The previous transit of this sequence occured over the EuroAsian countries in 2004. Then, I was monitoring the transit via the world wide web from the Van Buren site of Coleman Observatory. It took most of the night to watch the tiny disc of Venus as it touched the solar disc, and progressed across the disc then left it a few hours later. This is a picture of that eclipse from a Swedish observatory where they employed an H-alpha (hydrogen-alpha) filter that gave the totally different view from this projected image I obtained with Stellarium, the FREE astronomy software available from stellarium.org for anyone to download and use.
I missed the start of this transit by several minutes. Setting up my scope and balancing it took longer than it should have, but I did start taking images by 5:30 pm.

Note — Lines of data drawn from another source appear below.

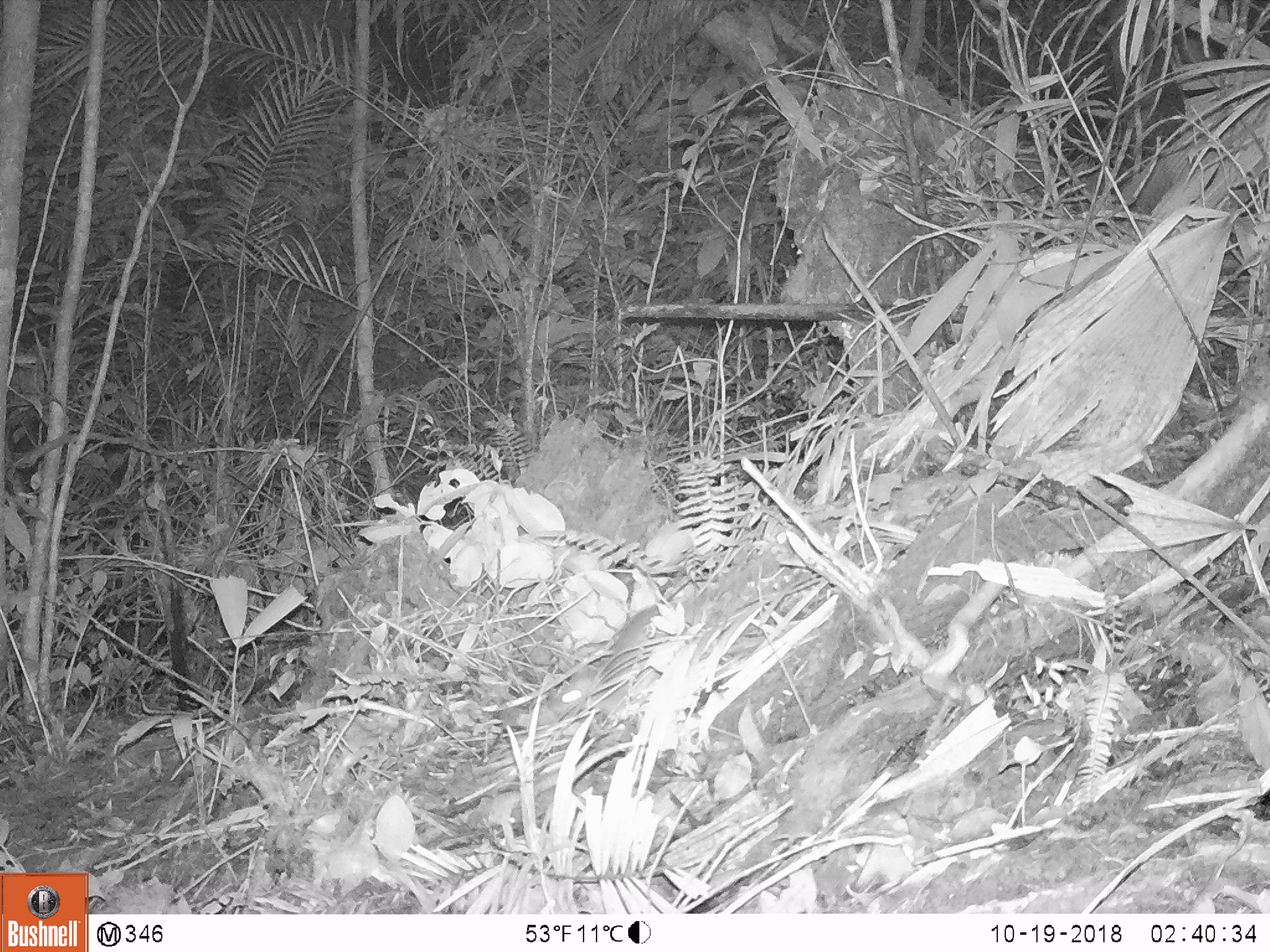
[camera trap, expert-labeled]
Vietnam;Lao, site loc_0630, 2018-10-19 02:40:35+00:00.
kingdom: Animalia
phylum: Chordata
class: Mammalia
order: Carnivora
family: Mustelidae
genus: Melogale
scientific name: Melogale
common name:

This time, its the other side of the world that gets treated to this transit. There may be a narrow band of area on Earth running N-S that had glimpses of the 2004 AND the 2012 transits, but its essentially "our" turn this time, even though we'll only see the beginnings of the transit until roughly mid-transit as these last images show.
Using the zoom feature on my Canon PowerShot A10 got me this close-up of the sunspots and the "dot" of Venus.

. I broke down my rig early after some 20 images didn't get me any more than these three as far as a different look went. All in all it was fun, but sort of tedious looking essentially the same for the middle 2/3 of the event.
AND, AS THE SUN AND VENUS SLOWLY SET IN THE WEST....the 2012 transit of Venus comes to an end, at least for local folk like me.
Sure, this isn't a really big deal, for the person on the street...but for amateur astronomers who know of and can appreciate the rarity of this particular event, its the last one we have an opportunity to see for the remainder of our short lives. ENJOY!!!